Okuma Parçası.
▽

Bir toplumun paylaştığı ortaklıklar
ne kadar çoksa o kadar güçlü,
o kadar sağlıklı, o kadar diri olur.
Nevzat KÖSOĞLU
Kültürün merkezinde insan vardır. İnsanın, sahip olduğu bilgi ve birikime dayanarak ortaya koyduğu kültür ile ilgili her şeyi bu kapsamda ele alabiliriz. Ancak bundan daha geniş bir muhtevaya sahip olan medeniyetin merkezine insanı koyan bütün toplumsal yapılar büyümeye ve gelişmeye elverişli bir zemin oluştururlar. Bu anlamda kültür ve medeniyetin merkezi insandır. Çünkü insanın kültür ve medeniyet adına ortaya koyduğu bütün unsurlar insan hayatını kolaylaştırmak ve daha anlaşılabilir hale koyabilmek adına ortaya çıkmıştır.

△

Veriler.
▽

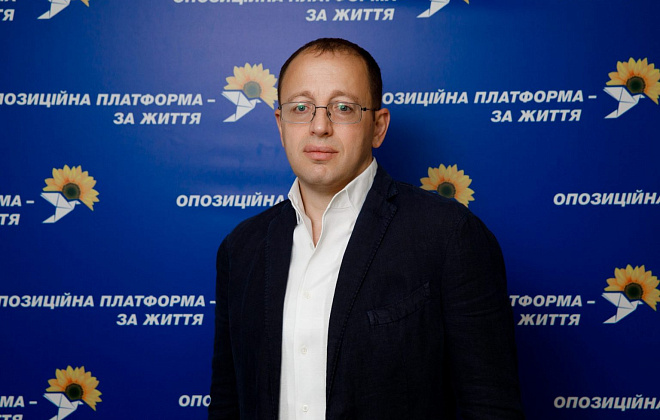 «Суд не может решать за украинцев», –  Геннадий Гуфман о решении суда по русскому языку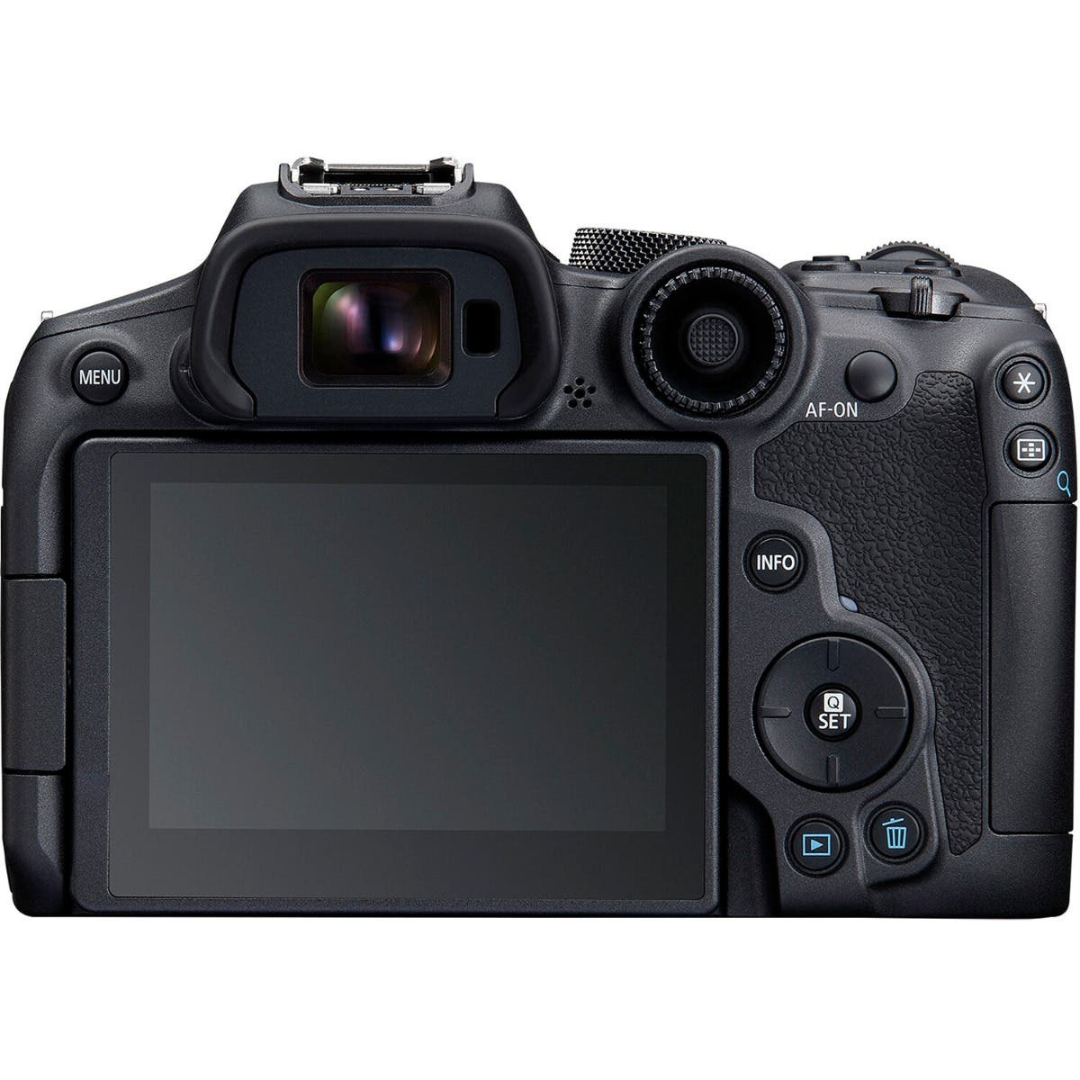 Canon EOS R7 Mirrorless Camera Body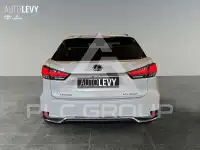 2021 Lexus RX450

△
▽

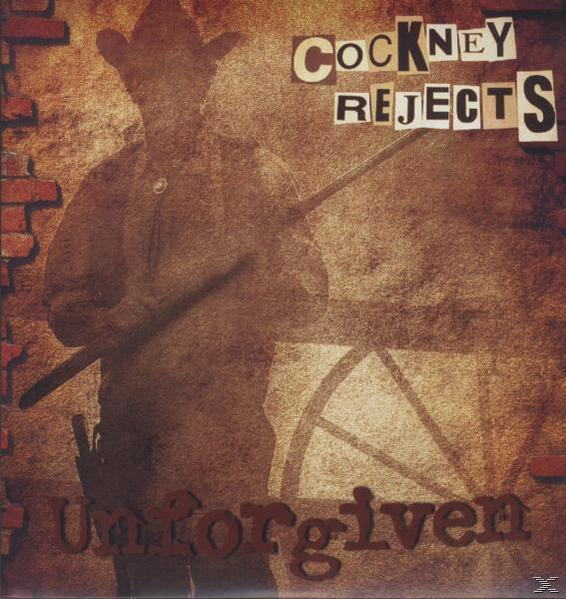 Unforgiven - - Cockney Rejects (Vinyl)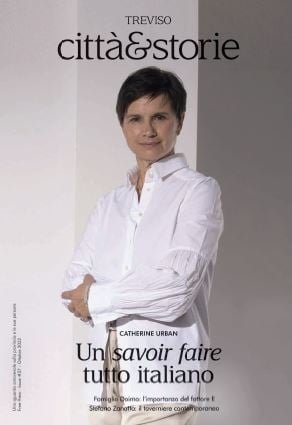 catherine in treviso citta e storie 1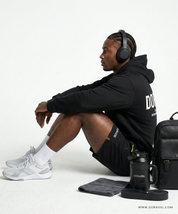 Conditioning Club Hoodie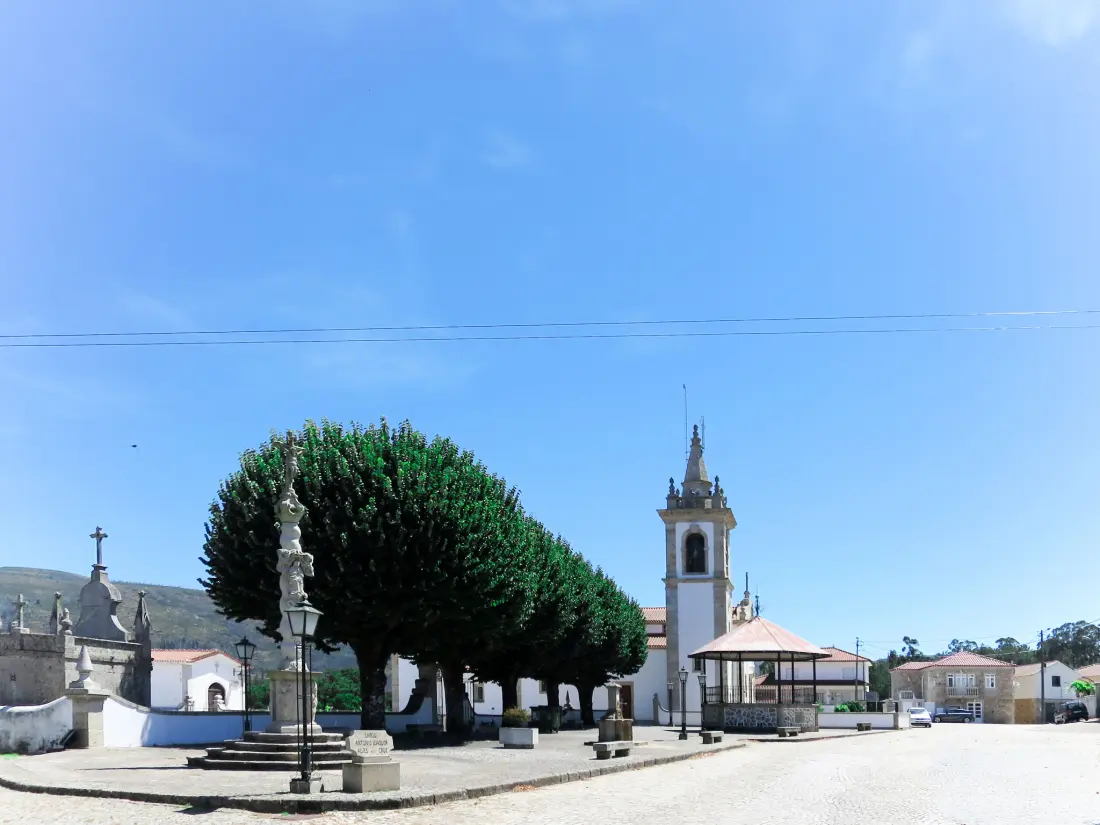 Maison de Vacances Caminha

△

Soru 1. Okuma parçasına göre kültür ve medeniyetin merkezinde ne vardır?
Soru 2. Okuma parçasındaki "Bu anlamda kültür ve medeniyetin merkezi insandır." cümlesini İngilizceye çeviriniz.
Soru 3. Kültür ve medeniyet konulu okuma parçasını kaldığı yerden devam ettiriniz.

Beklenen Cevap 1. İnsan.

Beklenen Cevap 2. In this sense, the center of culture and civilization is the human being.

Beklenen Cevap 3.
Günümüzde medeniyet kavramı sadece şehirleşmek, merkezileşmek, modernleşmek gibi kavramlarla ilişkilendirilerek ele alınmaktadır. Ancak medeniyet kavramı bütün bunların yanında insanı, insan olarak ele aldığı ölçüde gerçek anlamına ulaşılmaktadır. Bu anlamda Yesrib’in Hicret ile birlikte Medine’ye dönüşümün hikâyesini de burada aramak gerekir. Değişen sadece mekân ve kullanılan aletler değildir. Değişen aslında insanın bizatihi kendisidir. Medine, Batılıların tarif ettiği düşünen hayvanın, insan haline gelişinin hikâyesidir aslında. Bu açıdan mesele ele alındığında medeniyet, insan olmanın, insan gibi yaşaması, insanın özüne uygun hareket edişidir.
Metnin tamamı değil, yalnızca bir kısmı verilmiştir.